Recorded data
#####

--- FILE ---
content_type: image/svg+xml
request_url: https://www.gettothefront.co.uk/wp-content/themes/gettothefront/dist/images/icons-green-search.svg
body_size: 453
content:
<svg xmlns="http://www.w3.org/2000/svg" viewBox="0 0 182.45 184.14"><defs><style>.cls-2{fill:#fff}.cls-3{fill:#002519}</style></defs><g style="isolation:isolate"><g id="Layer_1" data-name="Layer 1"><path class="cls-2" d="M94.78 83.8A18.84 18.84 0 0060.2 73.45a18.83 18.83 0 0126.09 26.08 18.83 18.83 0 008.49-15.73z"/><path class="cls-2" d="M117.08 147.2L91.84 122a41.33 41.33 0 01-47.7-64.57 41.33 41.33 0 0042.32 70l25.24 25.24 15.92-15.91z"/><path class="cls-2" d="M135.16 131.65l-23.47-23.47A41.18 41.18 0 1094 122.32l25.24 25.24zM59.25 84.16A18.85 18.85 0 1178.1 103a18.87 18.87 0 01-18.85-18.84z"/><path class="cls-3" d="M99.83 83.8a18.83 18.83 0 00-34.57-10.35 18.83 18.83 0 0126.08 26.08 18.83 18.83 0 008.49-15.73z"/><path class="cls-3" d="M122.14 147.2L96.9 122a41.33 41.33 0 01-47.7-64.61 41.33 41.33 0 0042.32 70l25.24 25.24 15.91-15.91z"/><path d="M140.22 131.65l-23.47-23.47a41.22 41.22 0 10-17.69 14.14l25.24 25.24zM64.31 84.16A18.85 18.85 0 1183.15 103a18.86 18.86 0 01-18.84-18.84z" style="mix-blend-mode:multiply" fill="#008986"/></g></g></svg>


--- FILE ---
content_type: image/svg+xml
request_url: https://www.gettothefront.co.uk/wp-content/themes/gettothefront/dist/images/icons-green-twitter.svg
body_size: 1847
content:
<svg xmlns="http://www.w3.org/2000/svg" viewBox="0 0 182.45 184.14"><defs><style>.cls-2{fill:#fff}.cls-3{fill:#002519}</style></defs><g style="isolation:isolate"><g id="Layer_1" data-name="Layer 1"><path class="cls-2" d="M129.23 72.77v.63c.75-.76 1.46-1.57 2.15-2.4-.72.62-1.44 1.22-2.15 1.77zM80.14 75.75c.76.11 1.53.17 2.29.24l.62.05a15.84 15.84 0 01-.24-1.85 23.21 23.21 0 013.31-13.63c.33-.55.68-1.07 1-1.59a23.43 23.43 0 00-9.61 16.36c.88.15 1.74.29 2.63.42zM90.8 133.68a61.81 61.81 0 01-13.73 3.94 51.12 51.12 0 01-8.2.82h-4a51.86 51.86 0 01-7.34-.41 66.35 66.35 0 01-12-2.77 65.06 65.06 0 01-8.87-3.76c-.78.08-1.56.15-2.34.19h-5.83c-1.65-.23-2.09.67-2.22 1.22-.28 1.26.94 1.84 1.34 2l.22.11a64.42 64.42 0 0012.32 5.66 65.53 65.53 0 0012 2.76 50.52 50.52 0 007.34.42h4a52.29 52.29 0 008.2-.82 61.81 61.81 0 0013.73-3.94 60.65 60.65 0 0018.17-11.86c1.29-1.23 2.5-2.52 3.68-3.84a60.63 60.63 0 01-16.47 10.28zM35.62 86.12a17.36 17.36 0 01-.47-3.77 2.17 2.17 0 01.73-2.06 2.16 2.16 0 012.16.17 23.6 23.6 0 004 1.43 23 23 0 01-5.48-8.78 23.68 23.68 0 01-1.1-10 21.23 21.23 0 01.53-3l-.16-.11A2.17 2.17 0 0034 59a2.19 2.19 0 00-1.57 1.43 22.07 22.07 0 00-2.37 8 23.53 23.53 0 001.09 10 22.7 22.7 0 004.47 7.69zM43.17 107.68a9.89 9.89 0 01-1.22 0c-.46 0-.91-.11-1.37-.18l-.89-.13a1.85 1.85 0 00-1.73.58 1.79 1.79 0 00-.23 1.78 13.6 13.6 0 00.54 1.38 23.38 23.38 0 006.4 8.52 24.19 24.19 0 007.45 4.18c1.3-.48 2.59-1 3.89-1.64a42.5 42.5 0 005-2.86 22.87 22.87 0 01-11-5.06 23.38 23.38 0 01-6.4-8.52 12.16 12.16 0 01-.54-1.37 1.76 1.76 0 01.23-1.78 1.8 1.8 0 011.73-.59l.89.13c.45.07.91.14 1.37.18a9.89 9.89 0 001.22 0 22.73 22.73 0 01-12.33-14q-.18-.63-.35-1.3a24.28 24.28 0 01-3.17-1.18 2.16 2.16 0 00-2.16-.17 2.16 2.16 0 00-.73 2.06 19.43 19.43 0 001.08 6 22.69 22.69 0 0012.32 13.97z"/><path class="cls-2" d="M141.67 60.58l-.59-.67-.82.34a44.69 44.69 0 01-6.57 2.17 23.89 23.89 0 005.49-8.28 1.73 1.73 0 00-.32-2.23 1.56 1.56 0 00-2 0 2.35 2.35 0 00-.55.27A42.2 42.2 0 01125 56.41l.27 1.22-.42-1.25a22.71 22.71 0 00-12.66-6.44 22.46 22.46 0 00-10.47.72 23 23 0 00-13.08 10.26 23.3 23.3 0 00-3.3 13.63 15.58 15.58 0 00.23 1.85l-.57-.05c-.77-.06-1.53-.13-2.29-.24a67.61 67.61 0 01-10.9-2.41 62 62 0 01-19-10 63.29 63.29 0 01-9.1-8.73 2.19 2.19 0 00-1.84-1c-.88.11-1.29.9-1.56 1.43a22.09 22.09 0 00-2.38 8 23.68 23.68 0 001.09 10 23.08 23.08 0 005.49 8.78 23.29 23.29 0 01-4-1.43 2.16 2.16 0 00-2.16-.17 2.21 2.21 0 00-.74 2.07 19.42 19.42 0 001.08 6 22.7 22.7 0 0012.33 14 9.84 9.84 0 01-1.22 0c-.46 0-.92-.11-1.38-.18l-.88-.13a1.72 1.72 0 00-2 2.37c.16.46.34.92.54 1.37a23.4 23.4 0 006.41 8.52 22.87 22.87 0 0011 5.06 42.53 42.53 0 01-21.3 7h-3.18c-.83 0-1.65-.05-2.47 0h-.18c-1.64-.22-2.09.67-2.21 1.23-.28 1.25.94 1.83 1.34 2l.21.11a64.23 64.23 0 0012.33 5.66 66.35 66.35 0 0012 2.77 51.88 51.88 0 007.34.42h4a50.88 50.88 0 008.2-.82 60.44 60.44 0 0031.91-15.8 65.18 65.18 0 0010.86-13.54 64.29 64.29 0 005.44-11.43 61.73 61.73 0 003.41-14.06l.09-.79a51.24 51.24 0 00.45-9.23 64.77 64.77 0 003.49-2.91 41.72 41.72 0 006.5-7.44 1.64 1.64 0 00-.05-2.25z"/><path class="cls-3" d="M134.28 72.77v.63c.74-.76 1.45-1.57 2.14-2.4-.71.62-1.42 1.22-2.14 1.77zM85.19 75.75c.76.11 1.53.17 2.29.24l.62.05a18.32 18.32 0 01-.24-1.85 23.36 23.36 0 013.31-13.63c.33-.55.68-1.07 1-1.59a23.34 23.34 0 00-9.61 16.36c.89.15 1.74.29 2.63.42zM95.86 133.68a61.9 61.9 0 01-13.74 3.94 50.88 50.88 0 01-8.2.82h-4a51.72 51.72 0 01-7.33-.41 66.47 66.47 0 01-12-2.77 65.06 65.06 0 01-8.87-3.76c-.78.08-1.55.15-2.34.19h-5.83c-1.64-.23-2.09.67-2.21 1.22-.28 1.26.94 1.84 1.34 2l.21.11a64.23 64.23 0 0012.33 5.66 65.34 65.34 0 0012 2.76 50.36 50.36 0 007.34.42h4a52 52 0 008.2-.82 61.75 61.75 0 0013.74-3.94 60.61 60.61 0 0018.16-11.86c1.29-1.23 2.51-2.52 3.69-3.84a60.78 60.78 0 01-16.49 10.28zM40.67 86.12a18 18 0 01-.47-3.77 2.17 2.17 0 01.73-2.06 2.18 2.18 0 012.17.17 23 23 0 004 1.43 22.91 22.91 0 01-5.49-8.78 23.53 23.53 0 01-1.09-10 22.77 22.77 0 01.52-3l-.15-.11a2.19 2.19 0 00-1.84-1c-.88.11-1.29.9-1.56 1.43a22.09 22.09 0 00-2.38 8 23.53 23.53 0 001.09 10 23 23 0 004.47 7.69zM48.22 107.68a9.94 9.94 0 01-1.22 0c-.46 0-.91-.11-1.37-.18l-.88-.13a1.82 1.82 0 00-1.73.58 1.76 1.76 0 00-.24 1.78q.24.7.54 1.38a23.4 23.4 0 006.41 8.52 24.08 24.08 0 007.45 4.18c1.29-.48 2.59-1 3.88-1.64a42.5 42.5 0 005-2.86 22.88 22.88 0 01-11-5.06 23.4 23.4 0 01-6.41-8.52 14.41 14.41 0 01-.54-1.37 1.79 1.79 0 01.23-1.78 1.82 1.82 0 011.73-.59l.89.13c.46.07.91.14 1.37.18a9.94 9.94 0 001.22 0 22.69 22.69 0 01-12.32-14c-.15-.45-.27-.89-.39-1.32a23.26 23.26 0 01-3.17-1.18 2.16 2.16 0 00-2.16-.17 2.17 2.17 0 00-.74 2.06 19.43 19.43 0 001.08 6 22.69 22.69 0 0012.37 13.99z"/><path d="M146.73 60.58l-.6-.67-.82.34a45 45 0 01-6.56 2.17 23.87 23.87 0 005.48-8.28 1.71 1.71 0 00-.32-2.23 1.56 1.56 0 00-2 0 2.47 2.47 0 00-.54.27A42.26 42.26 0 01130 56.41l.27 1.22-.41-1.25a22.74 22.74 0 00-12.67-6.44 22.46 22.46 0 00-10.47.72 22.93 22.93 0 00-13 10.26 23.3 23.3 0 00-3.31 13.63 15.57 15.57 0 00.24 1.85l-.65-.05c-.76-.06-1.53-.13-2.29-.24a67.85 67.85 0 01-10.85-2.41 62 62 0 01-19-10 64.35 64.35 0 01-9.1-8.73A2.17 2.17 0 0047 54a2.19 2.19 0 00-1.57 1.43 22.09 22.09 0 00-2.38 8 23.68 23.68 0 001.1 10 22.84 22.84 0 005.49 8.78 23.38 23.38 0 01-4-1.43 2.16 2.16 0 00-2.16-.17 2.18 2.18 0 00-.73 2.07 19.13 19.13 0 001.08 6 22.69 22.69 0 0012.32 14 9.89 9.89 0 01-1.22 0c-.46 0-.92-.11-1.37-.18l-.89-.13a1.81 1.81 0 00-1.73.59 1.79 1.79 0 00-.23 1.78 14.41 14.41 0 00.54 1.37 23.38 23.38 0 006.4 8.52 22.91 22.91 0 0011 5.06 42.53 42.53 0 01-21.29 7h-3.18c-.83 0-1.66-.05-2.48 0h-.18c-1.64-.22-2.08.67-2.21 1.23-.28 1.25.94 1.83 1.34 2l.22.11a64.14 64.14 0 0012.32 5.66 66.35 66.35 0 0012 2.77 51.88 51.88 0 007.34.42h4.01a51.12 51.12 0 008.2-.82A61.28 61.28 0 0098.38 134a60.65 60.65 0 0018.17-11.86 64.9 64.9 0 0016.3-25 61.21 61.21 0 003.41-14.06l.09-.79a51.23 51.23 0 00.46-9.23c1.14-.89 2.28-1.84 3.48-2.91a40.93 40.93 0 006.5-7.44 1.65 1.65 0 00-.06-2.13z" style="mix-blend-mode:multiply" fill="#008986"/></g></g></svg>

#####

Task goal ▸ Review the entries above and return every line where "https" appears.

Reply ▸
request_url: https://www.gettothefront.co.uk/wp-content/themes/gettothefront/dist/images/icons-green-search.svg
request_url: https://www.gettothefront.co.uk/wp-content/themes/gettothefront/dist/images/icons-green-twitter.svg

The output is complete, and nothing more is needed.